Akhirnya kedua manusia yang berbeda jenis kelamin itu masuk ke dalam sebuah kamar yang sangat luas, lengkap dengan fasilitas-fasilitas yang mewah. di sampingnya ada jendela yang besar yang menunjukkan keindahan kota Jakarta. mata Cindy seolah tidak mau berkedip menyaksikan kemegahan kamar orang kaya.
"Enak ya kamarmu luas dan sangat dingin, tidak seperti kamar kontrakanku yang pengap dan panas, Harus bersaing dengan Clarissa agar mendapatkan tiupan kipas angin." Puji Cindy yang duduk di tepian ranjang sampai tengah dari badannya tertelan oleh kasur yang sangat empuk.
"Yah beginilah kehidupan yang aku jalani, Aku selalu membuat nyaman tempat tinggalku agar aku betah di rumah. Namun sayang keindahan rumah ini tidak tersentuh oleh tangan perempuan, sehingga nampak berantakan seperti tidak terurus." Jawab Wira yang mendudukkan tubuhnya di samping Cindy.
"Yah cari dong agar rumah ini bisa disentuh oleh seorang perempuan."
"Aku tidak perlu mencari karena aku sudah menemukannya."
"Di mana?" tanya Cindy yang terlihat merubah raut wajahnya yang sedikit dipenuhi kekecewaan, khayalan indah hidup dengan kemewahan seketika sirna.
"Yah wanitanya sudah ada di hadapanku, tinggal Dia memberikan persetujuan Apakah dia mau berada di tempat ini atau menolak seperti perempuan-perempuan lainnya yang aku temui."
"Maksudnya?" tanya Cindy dengan menatap nanar ke arah wajah Wira yang sedang menatapnya, sehingga jantungnya mulai terasa berdegup dengan kencang, hatinya berdebar tak karuan mendapat tatapan dari pria yang penuh karismatik.
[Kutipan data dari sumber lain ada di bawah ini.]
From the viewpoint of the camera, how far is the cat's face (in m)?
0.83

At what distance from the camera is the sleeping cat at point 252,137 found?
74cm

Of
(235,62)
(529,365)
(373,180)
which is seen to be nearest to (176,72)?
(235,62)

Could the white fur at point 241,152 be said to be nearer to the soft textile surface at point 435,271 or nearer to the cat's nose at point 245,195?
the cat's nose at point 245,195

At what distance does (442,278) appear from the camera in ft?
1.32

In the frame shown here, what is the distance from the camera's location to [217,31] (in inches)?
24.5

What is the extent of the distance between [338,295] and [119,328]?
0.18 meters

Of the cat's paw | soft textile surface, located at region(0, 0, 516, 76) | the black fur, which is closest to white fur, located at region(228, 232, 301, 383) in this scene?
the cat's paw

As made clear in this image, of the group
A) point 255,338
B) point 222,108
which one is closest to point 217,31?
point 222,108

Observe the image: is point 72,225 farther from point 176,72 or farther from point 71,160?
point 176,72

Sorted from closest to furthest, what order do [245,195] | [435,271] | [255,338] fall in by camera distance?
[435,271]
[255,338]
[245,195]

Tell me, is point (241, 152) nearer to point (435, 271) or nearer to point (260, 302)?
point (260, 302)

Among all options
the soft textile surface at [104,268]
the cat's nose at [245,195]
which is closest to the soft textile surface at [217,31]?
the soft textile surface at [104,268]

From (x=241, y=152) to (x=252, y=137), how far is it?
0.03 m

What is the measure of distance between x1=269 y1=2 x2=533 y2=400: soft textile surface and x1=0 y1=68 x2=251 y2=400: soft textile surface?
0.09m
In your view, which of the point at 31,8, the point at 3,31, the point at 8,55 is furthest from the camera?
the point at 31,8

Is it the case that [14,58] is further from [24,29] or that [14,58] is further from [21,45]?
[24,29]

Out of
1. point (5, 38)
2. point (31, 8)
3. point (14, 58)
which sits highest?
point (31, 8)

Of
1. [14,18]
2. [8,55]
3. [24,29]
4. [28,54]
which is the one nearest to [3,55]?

"Sejak tadi aku melihatmu dan Entah mengapa ketika kamu pergi meninggalkan rumah ini, seperti ada yang hilang dari Separuh Jiwaku." perkataan yang sama dilontarkan kepada sahabatnya Clarissa.
"Aku tidak paham dengan apa yang kamu sampaikan, coba kamu lebih jelas apa yang kamu maksud." pinta Cindy dengan menggulung senyum, Karena dia sudah bisa menebak apa yang ingin diutarakan oleh Wira.
"Aku menyukaimu Maukah kamu menjadi ratu di dalam istana kecilku ini?"
Mendapat pertanyaan yang mendadak Cindy hanya menundukkan kepala, melihat jari-jari kaki yang terlihat bersih dan sangat putih, seperti tidak berani menatap kembali ke arah wajah Wira.
Melihat buruannya yang menjadi salah tingkah, dengan segera Wira pun mengeluarkan jurus terakhir. Dia memegang tangan Cindy lalu mengusapnya dengan begitu lembut, bahkan dia memindahkan tempat duduknya yang semula dari atas kasur menjadi ke bawah lantai, seperti seorang pangeran yang sedang menyatakan cinta kepada sang putri.
"Tatap mataku Jika kamu ragu dengan apa yang aku ucapkan. Aku bersungguh-sungguh mencintaimu. apakah kamu bersedia menjadi Permaisuriku?" jurus rayuan maut mulai dikeluarkan membuat Cindy terhipnotis dan tanpa sadar dia pun menganggukkan kepala menerima apa yang diutarakan oleh Wira.
"Terima kasih, terima kasih banyak." lanjut Wira sambil berdiri kemudian membangkitkan tubuh sang tamu lalu memeluknya begitu erat, mencium aroma wangi yang tersebar dari tubuh gadis yang sudah berada dalam genggamannya.